• **Extract to read**
— BEGIN —

1

How can I include an apostrophe (') in a Whoosh query? For example (that's):

tws_fileName.tws_query_index( 'that's' )

because the query mentioned above does not work, neither does the following

tws_fileName.tws_query_index( "that's" )
A Alw
  • 41
  • 1
  • 6

1 Answers1

1

You can't do this by default because all punctuation is stripped from the index by the RegexTokenizer in the StandardAnalyzer."that's all, folks!" is indexed as [that,s,all,folks]

You could circumvent this either by:

  1. Using a KEYWORD instead of TEXT field, because it doesn't use the RegexTokenizer, but you wouldn't be able to do phrase searches on a keyword field.

  2. Using a TEXT field with the StandardAnalyzer and a custom RegexTokenizer regular expression. In the example below, the modified regular expression accepts apostrophes as valid parts of a token.

    from whoosh import fields, analysis

    myanalyzer = analysis.StandardAnalyzer(expression=r'[\w\']+(\.?\w+)*')
    schema = fields.Schema(myfield=fields.TEXT(analyzer=myanalyzer))

Any apostrophes in myfield will now be preserved with the token: [that's, all, folks]. If you submit your query as "that's" or 'that\'s', you will get a match. However, a search for "that" will no longer find this document because there is no such token.

Steven
  • 1,733
  • 2
  • 16
  • 30

— END —

• **What the exercise asks**
Retype the stretch of the Whoosh apostrophe thread from "2. Using a TEXT" through "schema = fields.Schema(myfield=fields.TEXT(analyzer=myanalyzer))".

• **Entries provided**
— BEGIN —

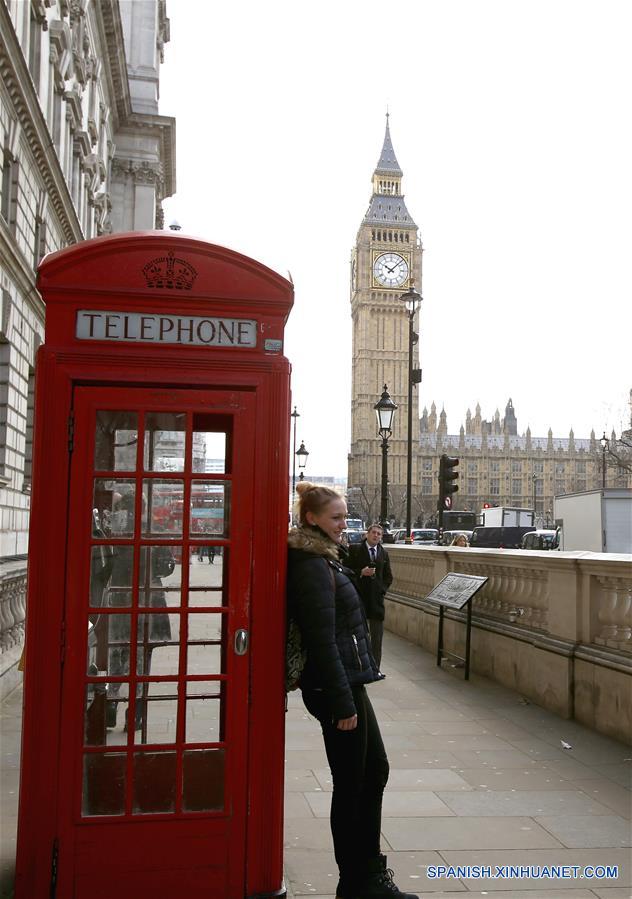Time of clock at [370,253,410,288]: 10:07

— END —
— BEGIN —

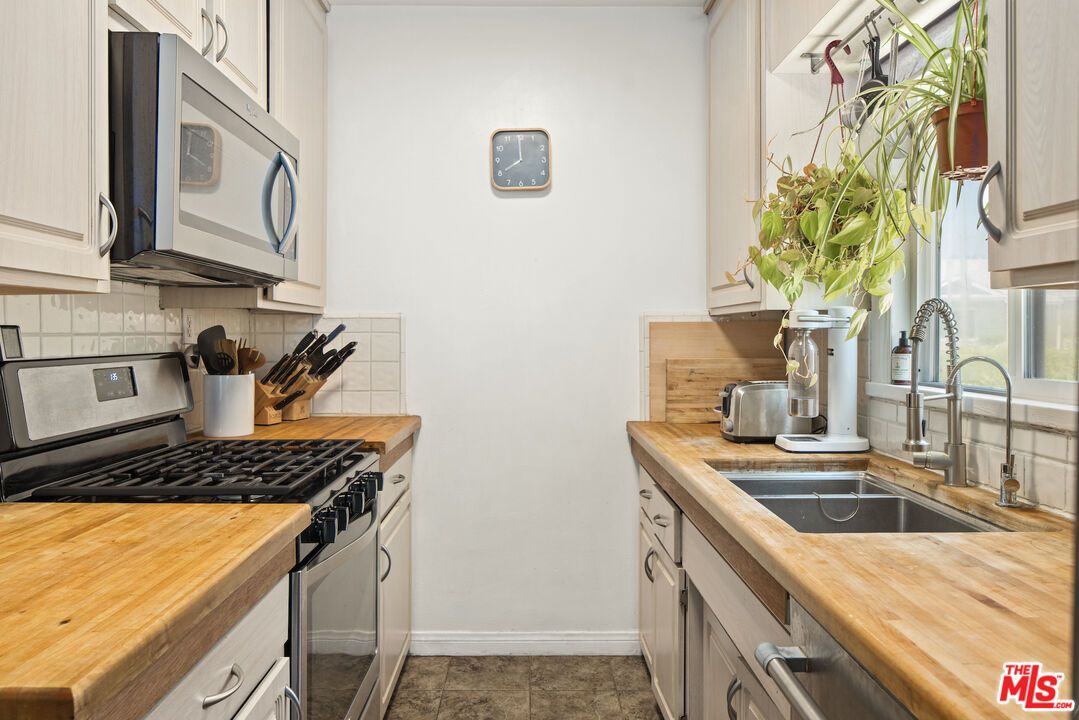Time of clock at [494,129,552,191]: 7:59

— END —

• **Result below**
2. Using a TEXT field with the StandardAnalyzer and a custom RegexTokenizer regular expression. In the example below, the modified regular expression accepts apostrophes as valid parts of a token.

    from whoosh import fields, analysis

    myanalyzer = analysis.StandardAnalyzer(expression=r'[\w\']+(\.?\w+)*')
    schema = fields.Schema(myfield=fields.TEXT(analyzer=myanalyzer))